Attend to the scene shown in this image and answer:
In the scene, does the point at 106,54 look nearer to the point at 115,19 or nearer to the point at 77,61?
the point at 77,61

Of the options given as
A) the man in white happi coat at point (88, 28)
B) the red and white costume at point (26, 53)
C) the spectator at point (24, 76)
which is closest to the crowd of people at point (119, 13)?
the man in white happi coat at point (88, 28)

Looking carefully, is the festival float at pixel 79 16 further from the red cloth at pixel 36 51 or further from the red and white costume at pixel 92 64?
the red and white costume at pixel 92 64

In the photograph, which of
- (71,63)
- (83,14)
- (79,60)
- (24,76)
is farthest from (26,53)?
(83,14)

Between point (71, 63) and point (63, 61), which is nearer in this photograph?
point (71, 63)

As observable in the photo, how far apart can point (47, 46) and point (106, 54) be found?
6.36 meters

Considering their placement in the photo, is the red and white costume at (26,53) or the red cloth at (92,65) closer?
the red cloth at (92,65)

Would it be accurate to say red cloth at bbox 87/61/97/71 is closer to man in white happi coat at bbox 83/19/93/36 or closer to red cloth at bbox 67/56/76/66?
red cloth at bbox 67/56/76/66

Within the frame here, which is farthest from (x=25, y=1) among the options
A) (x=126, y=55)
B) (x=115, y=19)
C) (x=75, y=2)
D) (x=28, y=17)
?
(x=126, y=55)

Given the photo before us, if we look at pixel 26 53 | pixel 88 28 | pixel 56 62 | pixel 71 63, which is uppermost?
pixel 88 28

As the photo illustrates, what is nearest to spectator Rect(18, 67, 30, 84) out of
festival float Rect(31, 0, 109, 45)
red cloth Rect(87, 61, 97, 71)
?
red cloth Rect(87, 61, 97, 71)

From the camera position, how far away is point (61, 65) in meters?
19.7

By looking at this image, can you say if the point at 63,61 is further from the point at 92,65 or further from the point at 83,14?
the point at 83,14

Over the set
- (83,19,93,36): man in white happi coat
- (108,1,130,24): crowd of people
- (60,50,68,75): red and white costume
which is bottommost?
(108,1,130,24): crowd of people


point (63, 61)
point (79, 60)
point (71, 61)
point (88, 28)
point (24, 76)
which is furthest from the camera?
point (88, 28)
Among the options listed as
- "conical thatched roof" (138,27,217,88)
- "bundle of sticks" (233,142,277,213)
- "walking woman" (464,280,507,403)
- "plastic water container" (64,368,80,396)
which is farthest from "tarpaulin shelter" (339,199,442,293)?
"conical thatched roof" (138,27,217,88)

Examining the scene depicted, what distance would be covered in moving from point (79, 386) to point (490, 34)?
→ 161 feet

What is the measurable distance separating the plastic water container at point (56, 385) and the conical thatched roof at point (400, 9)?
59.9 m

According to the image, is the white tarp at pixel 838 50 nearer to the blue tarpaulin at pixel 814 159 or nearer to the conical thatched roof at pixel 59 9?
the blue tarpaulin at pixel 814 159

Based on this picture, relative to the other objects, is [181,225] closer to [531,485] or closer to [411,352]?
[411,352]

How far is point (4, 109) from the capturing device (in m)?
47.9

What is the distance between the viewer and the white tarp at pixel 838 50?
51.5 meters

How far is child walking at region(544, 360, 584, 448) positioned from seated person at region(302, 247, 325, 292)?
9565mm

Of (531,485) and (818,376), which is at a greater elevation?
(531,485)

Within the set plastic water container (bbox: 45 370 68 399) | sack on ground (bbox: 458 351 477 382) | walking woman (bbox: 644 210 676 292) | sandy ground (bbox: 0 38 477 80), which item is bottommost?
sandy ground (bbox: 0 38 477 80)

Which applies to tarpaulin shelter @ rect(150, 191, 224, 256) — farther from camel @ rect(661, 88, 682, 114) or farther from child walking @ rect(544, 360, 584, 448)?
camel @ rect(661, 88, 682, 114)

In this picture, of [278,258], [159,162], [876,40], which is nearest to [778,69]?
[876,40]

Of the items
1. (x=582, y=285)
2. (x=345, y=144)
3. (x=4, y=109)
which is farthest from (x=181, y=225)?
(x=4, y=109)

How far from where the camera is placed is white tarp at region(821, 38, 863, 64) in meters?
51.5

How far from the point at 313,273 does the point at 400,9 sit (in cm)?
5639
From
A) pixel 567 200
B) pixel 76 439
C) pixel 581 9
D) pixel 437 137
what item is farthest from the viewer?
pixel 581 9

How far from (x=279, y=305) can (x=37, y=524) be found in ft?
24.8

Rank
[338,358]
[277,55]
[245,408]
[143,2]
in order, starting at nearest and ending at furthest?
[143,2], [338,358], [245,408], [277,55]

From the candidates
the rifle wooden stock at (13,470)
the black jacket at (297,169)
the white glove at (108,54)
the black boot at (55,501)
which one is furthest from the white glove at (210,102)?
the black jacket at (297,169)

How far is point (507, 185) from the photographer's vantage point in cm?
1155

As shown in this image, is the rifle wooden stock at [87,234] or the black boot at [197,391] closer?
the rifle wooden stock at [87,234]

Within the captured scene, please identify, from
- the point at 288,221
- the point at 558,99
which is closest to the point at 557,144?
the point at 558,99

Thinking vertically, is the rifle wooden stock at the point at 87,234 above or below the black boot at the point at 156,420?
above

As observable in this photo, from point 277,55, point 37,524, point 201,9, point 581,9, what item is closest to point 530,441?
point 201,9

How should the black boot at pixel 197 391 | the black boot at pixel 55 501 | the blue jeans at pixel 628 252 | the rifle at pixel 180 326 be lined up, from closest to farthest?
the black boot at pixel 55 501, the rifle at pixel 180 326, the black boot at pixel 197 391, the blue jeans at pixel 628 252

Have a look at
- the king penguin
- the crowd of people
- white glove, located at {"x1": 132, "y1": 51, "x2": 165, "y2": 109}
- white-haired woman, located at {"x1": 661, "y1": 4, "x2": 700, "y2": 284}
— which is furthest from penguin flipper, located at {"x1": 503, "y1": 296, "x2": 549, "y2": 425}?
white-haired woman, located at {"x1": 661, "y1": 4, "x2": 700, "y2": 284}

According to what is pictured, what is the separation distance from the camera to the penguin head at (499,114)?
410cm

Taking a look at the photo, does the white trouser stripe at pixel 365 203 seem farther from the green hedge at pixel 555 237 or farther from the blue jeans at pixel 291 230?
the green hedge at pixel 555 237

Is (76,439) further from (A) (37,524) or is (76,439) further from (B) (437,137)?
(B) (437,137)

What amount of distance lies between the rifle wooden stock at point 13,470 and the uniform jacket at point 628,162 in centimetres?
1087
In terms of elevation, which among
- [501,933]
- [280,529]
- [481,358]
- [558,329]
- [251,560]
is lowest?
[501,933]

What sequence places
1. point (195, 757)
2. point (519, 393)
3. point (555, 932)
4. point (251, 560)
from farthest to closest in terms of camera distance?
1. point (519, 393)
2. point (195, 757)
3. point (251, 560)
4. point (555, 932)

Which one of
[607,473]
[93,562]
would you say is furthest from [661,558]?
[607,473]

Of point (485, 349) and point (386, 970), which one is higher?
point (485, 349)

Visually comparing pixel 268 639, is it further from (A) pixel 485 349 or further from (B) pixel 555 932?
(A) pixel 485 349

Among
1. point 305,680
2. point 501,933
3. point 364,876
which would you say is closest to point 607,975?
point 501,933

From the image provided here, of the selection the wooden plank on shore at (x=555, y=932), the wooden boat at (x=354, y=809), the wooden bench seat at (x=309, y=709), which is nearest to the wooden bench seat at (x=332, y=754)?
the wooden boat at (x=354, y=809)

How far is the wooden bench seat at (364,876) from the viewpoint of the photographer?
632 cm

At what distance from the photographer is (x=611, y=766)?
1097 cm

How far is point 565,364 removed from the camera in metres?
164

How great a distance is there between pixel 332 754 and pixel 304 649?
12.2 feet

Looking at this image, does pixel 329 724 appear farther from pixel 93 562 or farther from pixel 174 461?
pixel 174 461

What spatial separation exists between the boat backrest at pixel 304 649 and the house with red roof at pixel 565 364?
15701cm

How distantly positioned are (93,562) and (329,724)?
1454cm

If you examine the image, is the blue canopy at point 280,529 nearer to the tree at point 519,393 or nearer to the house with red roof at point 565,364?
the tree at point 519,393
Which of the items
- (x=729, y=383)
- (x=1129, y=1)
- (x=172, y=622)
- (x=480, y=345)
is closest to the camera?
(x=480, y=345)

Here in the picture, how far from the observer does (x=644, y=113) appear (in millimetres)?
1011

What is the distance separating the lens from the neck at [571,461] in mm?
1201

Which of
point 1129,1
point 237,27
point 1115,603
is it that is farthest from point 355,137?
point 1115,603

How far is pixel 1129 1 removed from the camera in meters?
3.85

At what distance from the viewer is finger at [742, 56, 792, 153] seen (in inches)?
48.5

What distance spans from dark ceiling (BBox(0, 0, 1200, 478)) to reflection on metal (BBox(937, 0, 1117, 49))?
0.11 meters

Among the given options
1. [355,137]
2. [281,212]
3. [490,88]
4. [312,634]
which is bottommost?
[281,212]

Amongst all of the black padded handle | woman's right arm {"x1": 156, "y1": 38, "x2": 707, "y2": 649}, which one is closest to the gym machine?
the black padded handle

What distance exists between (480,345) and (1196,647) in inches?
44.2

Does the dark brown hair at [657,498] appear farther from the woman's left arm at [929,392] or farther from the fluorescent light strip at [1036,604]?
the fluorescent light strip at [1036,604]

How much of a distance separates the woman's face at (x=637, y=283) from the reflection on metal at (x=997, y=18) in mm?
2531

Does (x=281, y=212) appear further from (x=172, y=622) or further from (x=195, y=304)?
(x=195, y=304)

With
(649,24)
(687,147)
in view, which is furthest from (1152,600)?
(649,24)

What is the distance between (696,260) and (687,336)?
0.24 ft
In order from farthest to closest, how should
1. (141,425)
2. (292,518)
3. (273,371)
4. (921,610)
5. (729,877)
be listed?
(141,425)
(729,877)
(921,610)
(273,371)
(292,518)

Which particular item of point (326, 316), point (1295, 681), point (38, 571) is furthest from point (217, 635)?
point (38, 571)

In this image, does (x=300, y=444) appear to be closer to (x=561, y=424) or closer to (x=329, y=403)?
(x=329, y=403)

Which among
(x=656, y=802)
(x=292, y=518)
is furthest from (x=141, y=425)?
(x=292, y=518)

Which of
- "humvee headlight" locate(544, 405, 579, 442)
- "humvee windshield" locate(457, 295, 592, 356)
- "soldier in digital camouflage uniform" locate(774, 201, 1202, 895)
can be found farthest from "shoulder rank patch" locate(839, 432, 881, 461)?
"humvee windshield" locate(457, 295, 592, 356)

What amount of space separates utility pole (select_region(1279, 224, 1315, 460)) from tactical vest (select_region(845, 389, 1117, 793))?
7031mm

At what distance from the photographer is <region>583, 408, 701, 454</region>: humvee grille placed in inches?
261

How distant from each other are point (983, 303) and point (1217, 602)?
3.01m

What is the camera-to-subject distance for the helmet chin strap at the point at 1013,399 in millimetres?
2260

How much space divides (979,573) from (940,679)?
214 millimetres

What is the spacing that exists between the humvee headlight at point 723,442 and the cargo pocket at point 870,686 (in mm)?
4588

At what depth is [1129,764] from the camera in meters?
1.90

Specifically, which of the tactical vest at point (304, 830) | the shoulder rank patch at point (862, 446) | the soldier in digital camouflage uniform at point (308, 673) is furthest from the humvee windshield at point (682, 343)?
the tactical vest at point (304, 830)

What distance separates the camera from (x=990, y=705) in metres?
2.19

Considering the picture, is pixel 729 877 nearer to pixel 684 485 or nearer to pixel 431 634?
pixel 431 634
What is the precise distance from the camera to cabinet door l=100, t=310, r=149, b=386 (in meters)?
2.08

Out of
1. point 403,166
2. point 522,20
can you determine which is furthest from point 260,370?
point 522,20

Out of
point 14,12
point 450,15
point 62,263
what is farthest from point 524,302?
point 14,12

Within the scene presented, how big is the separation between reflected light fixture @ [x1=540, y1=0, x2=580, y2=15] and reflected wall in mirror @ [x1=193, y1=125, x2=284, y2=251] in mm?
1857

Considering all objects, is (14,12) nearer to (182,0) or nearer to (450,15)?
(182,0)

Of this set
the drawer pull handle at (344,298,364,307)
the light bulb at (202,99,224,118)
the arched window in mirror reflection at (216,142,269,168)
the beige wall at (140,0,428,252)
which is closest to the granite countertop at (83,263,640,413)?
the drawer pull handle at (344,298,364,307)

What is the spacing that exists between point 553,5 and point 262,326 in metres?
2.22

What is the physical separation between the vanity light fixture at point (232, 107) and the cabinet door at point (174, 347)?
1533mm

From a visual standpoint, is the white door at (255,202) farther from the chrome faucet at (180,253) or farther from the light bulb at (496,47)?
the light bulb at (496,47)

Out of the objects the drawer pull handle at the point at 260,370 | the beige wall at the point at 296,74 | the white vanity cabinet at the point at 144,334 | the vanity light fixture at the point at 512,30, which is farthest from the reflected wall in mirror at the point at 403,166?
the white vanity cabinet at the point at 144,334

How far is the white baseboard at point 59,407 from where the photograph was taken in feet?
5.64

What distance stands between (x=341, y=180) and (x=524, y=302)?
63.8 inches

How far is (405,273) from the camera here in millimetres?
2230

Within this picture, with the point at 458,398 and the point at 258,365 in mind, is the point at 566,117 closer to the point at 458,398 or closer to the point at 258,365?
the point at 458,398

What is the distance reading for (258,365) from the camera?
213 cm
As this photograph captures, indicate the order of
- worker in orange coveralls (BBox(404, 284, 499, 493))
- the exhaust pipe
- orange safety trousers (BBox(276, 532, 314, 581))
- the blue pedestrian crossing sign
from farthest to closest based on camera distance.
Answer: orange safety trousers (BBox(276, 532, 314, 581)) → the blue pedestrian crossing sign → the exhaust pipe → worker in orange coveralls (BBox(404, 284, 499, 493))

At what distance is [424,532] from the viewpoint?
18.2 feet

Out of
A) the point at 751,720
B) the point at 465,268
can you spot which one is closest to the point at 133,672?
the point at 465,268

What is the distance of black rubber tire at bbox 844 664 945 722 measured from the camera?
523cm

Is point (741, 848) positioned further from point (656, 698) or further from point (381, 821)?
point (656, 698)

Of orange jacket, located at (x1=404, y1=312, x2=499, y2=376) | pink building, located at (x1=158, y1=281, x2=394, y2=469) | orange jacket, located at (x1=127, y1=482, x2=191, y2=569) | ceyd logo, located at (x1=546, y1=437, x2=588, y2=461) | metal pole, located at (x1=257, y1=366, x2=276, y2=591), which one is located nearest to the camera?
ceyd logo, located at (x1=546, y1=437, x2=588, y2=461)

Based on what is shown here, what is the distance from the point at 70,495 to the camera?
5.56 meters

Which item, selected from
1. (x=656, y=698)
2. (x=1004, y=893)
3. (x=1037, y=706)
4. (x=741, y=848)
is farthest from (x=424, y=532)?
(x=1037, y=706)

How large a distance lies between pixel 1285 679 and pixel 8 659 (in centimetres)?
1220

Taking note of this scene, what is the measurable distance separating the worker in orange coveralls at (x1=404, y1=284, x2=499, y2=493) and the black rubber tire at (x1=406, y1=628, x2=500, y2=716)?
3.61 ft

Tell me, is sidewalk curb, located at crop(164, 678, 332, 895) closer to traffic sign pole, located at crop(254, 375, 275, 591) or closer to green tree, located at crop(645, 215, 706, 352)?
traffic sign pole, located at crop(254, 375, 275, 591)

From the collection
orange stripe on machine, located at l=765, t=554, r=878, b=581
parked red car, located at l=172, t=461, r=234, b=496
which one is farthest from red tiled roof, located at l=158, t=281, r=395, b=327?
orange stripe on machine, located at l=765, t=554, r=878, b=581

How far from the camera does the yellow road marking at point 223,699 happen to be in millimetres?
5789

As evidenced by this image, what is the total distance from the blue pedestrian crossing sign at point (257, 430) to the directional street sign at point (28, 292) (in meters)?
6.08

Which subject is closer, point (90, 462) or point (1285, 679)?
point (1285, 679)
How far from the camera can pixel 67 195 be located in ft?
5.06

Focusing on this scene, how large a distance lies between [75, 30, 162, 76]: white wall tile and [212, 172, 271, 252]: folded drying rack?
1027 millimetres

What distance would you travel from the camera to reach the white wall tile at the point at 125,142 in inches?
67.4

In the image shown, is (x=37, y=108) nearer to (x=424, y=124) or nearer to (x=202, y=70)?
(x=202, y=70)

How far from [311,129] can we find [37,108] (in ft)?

**Direction:**
Would you give again, word for word, every line from the one with "Based on what" through the final line of the listing above?

**Output below:**
Based on what is shown here, what is the distance from the point at 70,495 to the camera?
5.56 meters

Which item, selected from
1. (x=656, y=698)
2. (x=1004, y=893)
3. (x=1037, y=706)
4. (x=741, y=848)
is farthest from (x=424, y=532)?
(x=1037, y=706)

How large a distance lies between pixel 1285 679 and pixel 8 659 (in centimetres)?
1220

Taking note of this scene, what is the measurable distance separating the worker in orange coveralls at (x1=404, y1=284, x2=499, y2=493) and the black rubber tire at (x1=406, y1=628, x2=500, y2=716)?
3.61 ft

Tell me, is sidewalk curb, located at crop(164, 678, 332, 895) closer to traffic sign pole, located at crop(254, 375, 275, 591) or closer to green tree, located at crop(645, 215, 706, 352)?
traffic sign pole, located at crop(254, 375, 275, 591)

From the collection
orange stripe on machine, located at l=765, t=554, r=878, b=581
parked red car, located at l=172, t=461, r=234, b=496
which one is farthest from red tiled roof, located at l=158, t=281, r=395, b=327?
orange stripe on machine, located at l=765, t=554, r=878, b=581

How far from the camera does the yellow road marking at point 223,699 happen to be in millimetres?
5789

As evidenced by this image, what is the total distance from the blue pedestrian crossing sign at point (257, 430) to the directional street sign at point (28, 292) (in meters)?
6.08

Which subject is closer, point (90, 462) or point (1285, 679)?
point (1285, 679)
How far from the camera can pixel 67 195 be located in ft?
5.06

Focusing on this scene, how large a distance lies between [75, 30, 162, 76]: white wall tile and [212, 172, 271, 252]: folded drying rack?
1027 millimetres

What distance would you travel from the camera to reach the white wall tile at the point at 125,142 in inches?
67.4

In the image shown, is (x=37, y=108) nearer to (x=424, y=124) or nearer to (x=202, y=70)?
(x=202, y=70)

How far from [311,129] can we find [37,108] (in ft)?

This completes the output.